Want to get some use out of your early 90s vintage PC, the one barely powerful enough to run Windows 3.1? Need to outfit a group of users with workstations on a budget? Tired of administering a homogeneous workgroup from afar? Want to introduce Linux to a group of Windows or Mac users with the least amount of resistance? Can't stop tinkering with the oodles of options Linux offers? XDMCP may be for you, even if you answered yes to even one of these questions.

The X display manager control protocol (XDMCP for short) provides a means for a user sitting at one (client) computer running X to communicate with another (server) computer running an X display manager. Once a connection is established, the user can log in and run programs as if the user were sitting at the remote computer. The station where the user sits often is referred to as an X terminal, which essentially is a window into the server. All of the software resides on the server, all of the processing is done on the server's CPU, and all of the files to be accessed reside on the server.

So, for those of you trying to reduce administration hassles, this means you have to administer only the servers. The clients' software remains the same. For those trying to get some use out of old equipment, the speed of the client computers and the size of their hard drives is nearly irrelevant. Even my old Pentium 120 with a CPU upgrade to 180 MHz, 32MB of RAM and a 1GB hard disk provides more than enough muscle to be an X terminal. And, for those trying to outfit a workgroup on a budget, as many as five or six cheap computers can be configured as X terminals for every expensive workstation configured as a server. This would require a fast local network, however. Finally, for those trying to introduce Linux to Windows and Mac users, the only necessary intrusion into their machines is the installation of an X server, and free ones exist.

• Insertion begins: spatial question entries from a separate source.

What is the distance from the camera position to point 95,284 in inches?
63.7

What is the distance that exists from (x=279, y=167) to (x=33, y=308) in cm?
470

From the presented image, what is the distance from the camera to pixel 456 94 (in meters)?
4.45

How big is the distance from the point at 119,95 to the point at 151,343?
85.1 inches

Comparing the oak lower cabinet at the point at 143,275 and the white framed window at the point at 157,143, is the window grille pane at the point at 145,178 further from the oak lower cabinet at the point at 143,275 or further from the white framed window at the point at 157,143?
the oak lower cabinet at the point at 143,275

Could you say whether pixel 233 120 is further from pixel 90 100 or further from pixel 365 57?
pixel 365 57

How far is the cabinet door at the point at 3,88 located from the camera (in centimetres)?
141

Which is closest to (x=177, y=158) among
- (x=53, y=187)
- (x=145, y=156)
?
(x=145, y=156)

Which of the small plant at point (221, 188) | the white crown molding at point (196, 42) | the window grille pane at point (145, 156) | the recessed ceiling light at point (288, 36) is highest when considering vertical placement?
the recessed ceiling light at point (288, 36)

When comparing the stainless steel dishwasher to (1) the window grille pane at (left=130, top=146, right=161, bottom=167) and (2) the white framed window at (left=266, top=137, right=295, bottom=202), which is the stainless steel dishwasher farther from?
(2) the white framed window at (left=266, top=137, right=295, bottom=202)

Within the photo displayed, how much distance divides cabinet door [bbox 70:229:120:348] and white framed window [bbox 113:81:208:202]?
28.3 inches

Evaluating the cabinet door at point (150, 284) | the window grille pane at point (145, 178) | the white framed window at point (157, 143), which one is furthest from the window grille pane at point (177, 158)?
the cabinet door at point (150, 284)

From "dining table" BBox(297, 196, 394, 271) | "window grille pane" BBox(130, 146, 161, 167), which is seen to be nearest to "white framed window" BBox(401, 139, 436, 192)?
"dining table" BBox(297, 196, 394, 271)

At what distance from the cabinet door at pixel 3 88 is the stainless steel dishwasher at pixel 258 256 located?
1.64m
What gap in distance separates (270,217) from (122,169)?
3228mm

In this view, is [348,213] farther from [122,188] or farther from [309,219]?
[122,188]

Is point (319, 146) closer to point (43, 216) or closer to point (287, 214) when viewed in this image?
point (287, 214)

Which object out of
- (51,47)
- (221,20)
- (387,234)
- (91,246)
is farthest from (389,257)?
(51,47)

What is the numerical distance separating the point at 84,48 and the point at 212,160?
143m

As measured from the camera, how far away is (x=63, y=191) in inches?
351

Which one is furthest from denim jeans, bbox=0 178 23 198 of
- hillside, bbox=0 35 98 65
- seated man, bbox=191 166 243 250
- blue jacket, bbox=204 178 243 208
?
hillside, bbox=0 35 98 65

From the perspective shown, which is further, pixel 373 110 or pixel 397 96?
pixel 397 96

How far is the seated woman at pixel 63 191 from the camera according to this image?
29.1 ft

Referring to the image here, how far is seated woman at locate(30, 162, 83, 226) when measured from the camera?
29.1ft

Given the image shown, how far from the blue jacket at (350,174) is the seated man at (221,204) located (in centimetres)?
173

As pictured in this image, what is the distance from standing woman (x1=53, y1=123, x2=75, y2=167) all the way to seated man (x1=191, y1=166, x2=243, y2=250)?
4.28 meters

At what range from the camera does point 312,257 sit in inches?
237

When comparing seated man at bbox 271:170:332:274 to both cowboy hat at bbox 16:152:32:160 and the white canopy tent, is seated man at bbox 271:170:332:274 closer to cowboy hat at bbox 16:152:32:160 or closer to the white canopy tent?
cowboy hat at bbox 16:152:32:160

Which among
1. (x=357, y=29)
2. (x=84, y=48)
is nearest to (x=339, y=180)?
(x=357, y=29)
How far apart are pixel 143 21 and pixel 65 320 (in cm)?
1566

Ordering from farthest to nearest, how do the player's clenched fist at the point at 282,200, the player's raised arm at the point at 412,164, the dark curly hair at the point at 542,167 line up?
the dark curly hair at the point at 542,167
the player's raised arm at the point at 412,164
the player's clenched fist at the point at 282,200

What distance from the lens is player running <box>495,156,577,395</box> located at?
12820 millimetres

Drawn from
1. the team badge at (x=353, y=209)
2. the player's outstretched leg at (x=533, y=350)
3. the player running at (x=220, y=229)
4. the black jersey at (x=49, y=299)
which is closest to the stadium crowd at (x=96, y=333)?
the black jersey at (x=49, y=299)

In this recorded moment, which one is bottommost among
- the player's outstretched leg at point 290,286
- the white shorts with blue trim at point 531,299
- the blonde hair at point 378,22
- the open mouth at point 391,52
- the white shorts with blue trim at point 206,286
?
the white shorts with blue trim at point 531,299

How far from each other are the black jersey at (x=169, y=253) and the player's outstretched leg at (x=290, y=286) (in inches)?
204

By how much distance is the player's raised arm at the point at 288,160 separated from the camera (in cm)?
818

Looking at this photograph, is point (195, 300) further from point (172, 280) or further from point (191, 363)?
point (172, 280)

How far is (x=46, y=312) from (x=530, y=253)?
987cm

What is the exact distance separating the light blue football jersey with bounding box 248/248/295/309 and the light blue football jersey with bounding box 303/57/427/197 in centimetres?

XDMCP is a communication protocol with the power to deliver all the items listed above. A word of caution is in order, however. XDMCP is an inherently insecure protocol. Although technologically nothing is standing in the way of running XDMCP between two computers on the Internet or on an untrusted network, it should never be done. It is too easy for hackers to snoop and grab such critical information as usernames and passwords transmitted over the connection without encryption. XDMCP should be run across only a trusted network. If you need to provide an X terminal across an untrusted network, a slower, slightly less convenient way to do this is mentioned in the security section.

Assuming you have not been scared off, to begin configuring XDMCP, be sure the computer to become the X terminal and the one to become the server are connected over your network. The simplest way to check this is to ping one from the other. If you can ping in both directions, you are ready to begin the configuration.

If you are trying to get some use out of old hardware or trying to outfit a workgroup or lab on a budget, the most powerful machine(s) is your server(s). In the case of bringing the power of Linux to Windows or Mac users, the Linux machine(s) is your server(s). For now, I assume you are configuring only one server. Multiple server set up is discussed later.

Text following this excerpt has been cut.